Every time one of the recent crop of newly strong angels got into a temper, they started to throw around bolts. It was aggravating; if he wasn’t a trainee healer who’d taken certain oaths, he’d be tempted to drop a little “calm-balm” into their mead. Put the whole annoying lot of muscle-bound bumbles to sleep.
Another bolt, this one thunderous enough that his bones vibrated even though he was still some distance out from them.
His flesh chilled.
Squinting, he looked more carefully. And gulped. Those weren’t two angels acting tough. No, what he was looking at was a serious battle between two archangels.
He couldn’t see their faces from this distance.
White wings, long black hair, a woman.
Wings of pale gold, dark hair, a man.
Caliane and Nadiel.
Battling with a lethal ferocity that was no lovers’ quarrel.
Panic stabbing into him, he dropped. He didn’t care how late it made him—he did not want to be in the sky while two archangels fought.
He was so intent on getting to the ground that he didn’t see the fatal strike, just felt the flames sear his feathers, melt his skin as the sky turned molten—a cataclysmic burn born of the inferno of an archangel’s violent death.
Laric screamed and fell.
5
The Cadre met in the empty square at dawn the next morning, after they’d done all they could to assist the injured and stabilize damaged areas. Aside from the Cadre, the only other people in the square were Elena, Hannah, and Lady Sharine.

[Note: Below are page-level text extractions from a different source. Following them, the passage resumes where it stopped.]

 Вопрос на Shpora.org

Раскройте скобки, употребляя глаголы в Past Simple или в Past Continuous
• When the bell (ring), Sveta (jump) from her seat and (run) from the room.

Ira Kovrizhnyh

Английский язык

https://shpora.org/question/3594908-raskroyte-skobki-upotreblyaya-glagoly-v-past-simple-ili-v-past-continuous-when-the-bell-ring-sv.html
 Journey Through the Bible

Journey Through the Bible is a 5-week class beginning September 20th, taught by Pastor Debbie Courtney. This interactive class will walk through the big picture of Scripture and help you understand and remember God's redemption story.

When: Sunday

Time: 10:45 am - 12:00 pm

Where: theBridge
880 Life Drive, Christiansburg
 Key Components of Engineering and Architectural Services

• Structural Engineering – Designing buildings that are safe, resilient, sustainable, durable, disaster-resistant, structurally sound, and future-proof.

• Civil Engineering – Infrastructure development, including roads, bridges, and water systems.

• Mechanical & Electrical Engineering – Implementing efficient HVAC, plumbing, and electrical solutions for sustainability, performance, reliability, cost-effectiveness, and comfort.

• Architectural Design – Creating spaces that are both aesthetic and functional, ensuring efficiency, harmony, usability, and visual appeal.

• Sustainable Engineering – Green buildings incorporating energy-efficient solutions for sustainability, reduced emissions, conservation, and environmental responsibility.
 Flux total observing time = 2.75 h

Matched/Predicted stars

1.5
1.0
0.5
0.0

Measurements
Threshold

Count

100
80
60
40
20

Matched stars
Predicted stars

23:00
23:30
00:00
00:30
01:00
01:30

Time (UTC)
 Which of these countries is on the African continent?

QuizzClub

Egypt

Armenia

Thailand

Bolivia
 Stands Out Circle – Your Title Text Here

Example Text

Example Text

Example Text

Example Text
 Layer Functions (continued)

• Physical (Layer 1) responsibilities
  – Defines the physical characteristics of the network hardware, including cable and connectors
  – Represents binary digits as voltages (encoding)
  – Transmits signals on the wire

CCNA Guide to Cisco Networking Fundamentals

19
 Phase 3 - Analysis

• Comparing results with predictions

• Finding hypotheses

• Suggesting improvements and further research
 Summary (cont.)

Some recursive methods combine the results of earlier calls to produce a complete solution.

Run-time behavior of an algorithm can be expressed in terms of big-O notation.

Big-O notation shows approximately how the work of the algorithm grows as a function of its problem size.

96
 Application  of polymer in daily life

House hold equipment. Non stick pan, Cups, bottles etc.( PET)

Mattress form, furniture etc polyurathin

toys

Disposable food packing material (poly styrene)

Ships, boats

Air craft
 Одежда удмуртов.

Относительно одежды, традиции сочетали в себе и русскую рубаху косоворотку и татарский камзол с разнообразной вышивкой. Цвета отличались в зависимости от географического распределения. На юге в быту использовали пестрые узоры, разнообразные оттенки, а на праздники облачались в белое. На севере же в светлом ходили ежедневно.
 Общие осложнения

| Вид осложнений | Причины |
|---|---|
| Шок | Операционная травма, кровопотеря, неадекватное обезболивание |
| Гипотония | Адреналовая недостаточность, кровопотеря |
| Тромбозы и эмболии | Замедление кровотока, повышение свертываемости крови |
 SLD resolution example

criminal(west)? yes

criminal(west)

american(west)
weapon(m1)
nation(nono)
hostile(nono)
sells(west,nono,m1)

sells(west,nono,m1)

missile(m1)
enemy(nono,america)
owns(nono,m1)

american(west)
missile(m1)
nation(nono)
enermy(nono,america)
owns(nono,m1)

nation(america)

Consorts didn’t usually attend meetings of the Cadre, but with all three of them in the Refuge, it had seemed the natural choice. That Lady Sharine wasn’t officially Titus’s consort wasn’t something anyone cared about, either; she’d earned her voice at this meeting on her own.
Unexpectedly, however, the quake wasn’t the top item on the agenda.
“Where is Qin?” Caliane hadn’t bothered to change out of the sophisticated white leathers she’d chosen to wear for the ball, and they were now blood-smeared and dusty, the knees black from where she’d knelt in the dirt to lift literal houses off people. The crisp white of her feathers hadn’t fared any better.
“I noticed he wasn’t here yesterday morning.” Zanaya scowled, the violet-tinged silver of her hair pulled severely off her face and her body clad in a simple linen tunic that ended midthigh.